[[ Data for review open ]]

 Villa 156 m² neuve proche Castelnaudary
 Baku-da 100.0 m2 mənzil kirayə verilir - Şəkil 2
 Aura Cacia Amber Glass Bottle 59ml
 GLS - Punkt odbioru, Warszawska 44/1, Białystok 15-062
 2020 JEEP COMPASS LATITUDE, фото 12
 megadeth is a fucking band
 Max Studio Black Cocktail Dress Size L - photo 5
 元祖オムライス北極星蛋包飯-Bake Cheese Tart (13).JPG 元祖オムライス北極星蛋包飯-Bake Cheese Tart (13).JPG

[[ Data for review closed ]]
[[ Data for review open ]]

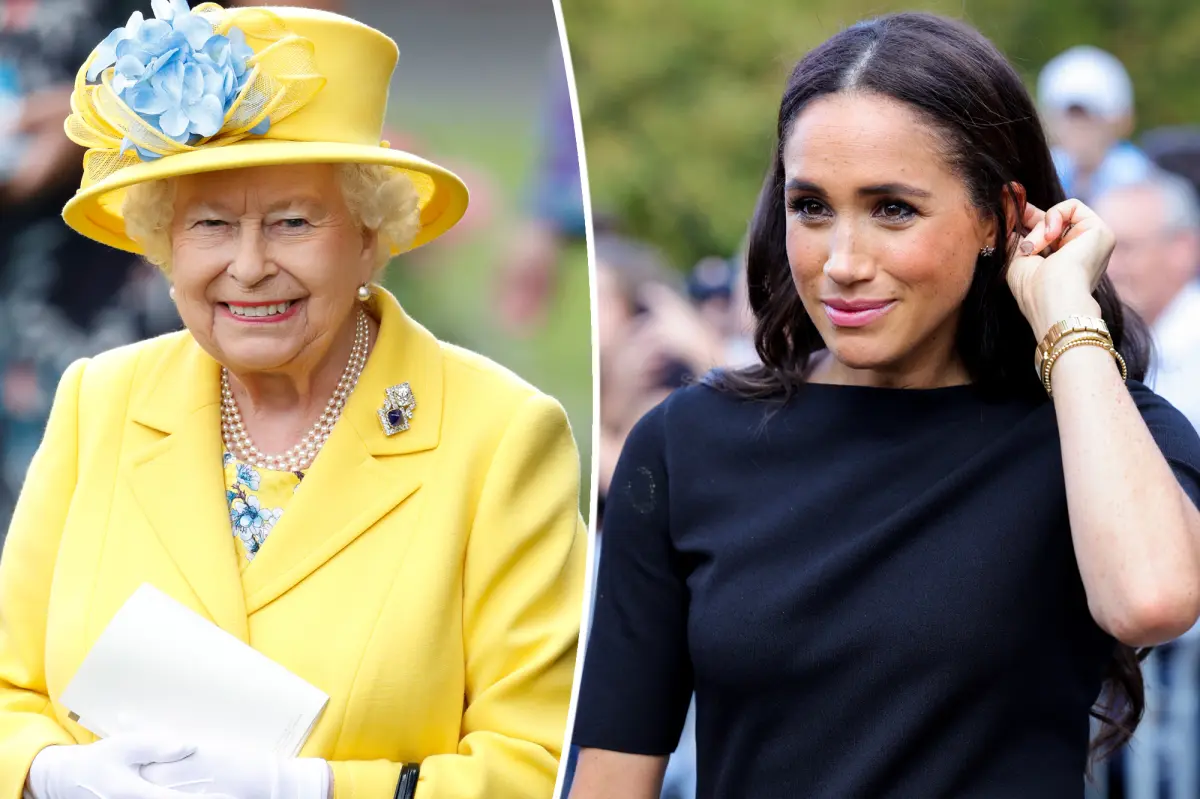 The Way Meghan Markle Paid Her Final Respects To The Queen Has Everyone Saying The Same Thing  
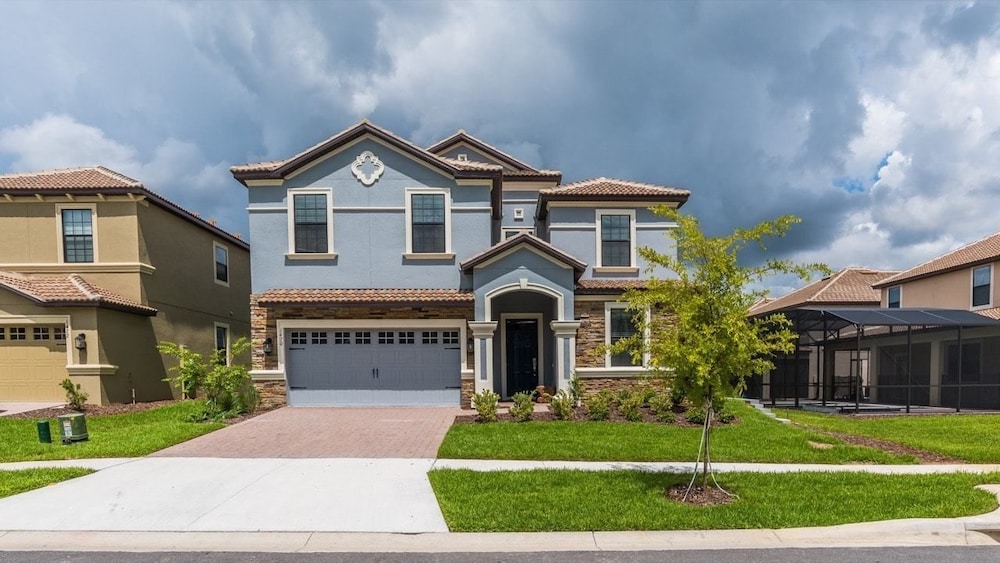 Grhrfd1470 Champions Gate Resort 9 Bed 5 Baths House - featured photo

[[ Data for review closed ]]

Copy the lines of the data above exactly as written, beginning with the line containing "Villa 156 m² neuve proche Castelnaudary" and ending with the line containing "megadeth is a fucking band", and leave out all other lines.

 Villa 156 m² neuve proche Castelnaudary
 Baku-da 100.0 m2 mənzil kirayə verilir - Şəkil 2
 Aura Cacia Amber Glass Bottle 59ml
 GLS - Punkt odbioru, Warszawska 44/1, Białystok 15-062
 2020 JEEP COMPASS LATITUDE, фото 12
 megadeth is a fucking band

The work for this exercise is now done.